Why do people attempt suicide in public places? Woman loses life to suicide in Auburn Hills parking lot
|The Oakland Press/TIM THOMPSON|
This is what happened yesterday when employees arrived to work at Industrial Experimental Technologies in Auburn Hills. They found a 48-year-old Oakland County woman face down with what appeared to be self-inflicted lacerations on the inside of her arms, reports John Turk of The Oakland Press.
The employees were obviously shaken, and this will surely be an image that will stick in their minds forever — and probably replayed itself over and over as they tried to fall asleep last night. This event could possibly affect their state of mental health as well. A vicious circle.
This is something I don't think a person could ever really get over. I know, for me personally, I would never get over it.
One of the most public suicides within the last 50 years was that of Christine Chubbuck, a news anchor in Florida. She went through the newscast, covering three national news stories and a local restaurant shooting from the previous day. She ended by saying, "In keeping with Channel 40's policy of bringing you the latest in 'blood and guts' and in living color, you are going to see another first — attempted suicide." She then drew a gun, shot herself behind the ear, slumped forward and was pronounced dead 14 hours later.
I don't know about you, but this is not something I would want to be remembered for. I would not want this to be the last image people had of me.

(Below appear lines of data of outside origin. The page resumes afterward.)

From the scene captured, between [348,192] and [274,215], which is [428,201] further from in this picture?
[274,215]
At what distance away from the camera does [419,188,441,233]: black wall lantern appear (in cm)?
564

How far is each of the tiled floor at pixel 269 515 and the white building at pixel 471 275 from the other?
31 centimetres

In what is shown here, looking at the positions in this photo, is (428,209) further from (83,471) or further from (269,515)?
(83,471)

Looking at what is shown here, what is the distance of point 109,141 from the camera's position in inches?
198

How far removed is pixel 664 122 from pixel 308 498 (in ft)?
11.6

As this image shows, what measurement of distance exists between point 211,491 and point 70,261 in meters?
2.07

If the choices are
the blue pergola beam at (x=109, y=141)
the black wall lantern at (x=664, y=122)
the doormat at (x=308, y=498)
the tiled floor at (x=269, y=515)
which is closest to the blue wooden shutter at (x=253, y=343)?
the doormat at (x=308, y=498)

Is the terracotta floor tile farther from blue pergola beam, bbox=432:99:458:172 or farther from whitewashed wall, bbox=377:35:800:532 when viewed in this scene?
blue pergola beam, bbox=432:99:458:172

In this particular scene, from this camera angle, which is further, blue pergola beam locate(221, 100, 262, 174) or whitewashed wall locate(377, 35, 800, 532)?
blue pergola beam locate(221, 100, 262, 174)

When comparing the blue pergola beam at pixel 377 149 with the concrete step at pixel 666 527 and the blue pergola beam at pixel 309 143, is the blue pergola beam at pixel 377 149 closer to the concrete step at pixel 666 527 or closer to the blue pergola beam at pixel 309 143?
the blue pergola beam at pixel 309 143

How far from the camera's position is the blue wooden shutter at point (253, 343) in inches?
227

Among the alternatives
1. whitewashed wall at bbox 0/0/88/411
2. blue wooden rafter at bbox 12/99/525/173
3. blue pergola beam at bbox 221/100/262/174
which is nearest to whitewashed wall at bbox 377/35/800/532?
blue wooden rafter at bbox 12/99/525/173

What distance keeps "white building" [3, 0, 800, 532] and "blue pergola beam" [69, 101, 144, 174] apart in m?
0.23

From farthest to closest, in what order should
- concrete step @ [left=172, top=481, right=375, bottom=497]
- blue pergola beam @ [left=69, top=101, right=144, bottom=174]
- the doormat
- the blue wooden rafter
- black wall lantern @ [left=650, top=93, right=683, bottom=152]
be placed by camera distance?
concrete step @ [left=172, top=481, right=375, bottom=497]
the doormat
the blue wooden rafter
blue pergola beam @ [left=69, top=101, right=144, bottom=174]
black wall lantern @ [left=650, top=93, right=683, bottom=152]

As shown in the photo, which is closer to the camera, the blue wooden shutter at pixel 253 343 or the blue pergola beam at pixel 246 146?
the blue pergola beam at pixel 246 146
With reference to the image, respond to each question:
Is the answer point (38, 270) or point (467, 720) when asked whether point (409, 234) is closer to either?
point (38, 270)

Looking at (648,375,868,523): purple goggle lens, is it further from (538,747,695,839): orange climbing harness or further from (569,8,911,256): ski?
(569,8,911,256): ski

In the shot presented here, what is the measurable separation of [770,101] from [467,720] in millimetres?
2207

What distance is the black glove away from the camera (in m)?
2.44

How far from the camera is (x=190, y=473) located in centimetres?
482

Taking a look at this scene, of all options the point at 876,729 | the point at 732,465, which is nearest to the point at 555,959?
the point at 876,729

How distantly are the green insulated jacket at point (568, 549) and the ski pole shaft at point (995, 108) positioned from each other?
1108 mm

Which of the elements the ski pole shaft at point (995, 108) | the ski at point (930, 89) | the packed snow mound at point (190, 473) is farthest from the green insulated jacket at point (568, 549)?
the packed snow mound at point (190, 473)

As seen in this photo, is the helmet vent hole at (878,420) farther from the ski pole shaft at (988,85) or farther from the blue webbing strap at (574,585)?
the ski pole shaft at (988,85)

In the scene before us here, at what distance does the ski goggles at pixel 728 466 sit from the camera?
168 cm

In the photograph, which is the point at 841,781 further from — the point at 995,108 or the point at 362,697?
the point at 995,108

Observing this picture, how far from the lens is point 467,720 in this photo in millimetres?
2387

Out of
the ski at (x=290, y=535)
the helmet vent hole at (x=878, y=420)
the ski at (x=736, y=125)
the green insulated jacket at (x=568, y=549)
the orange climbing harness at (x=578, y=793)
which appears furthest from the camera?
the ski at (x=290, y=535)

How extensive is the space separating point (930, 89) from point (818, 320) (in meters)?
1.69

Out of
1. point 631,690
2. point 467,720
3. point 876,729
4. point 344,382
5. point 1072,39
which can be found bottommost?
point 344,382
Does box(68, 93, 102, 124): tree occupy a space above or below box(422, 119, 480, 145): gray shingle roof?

And I would especially not want the image of my dead body to be what people — strangers even — replayed in their heads day after day and, likely, remembered for the rest of their lives.
Forevermore, people will not remember you for your accomplishments, but for this.
When Google searching "Christine Chubbuck," every search talks about her "live on-air suicide." No, she is not remembered for the things she did in her life or for the stories she covered. Instead she is remembered for the gruesome way in which she died.
Authorities have been looking into how to prevent public deaths, specifically the most common public suicide of jumping from a bridge, with preventive measures such as concrete barriers, suicide hot line phones or safety nets hanging from bridges.
Kevin Hines, who survived a leap from the Golden Gate Bridge in 2000, told The Associated Press, "I would never have jumped off that bridge" if there had been obstructions in the way."
Most importantly, if someone posts on social media about suicide or if you see someone in a public place about to commit suicide, take it seriously and call 9-1-1 immediately.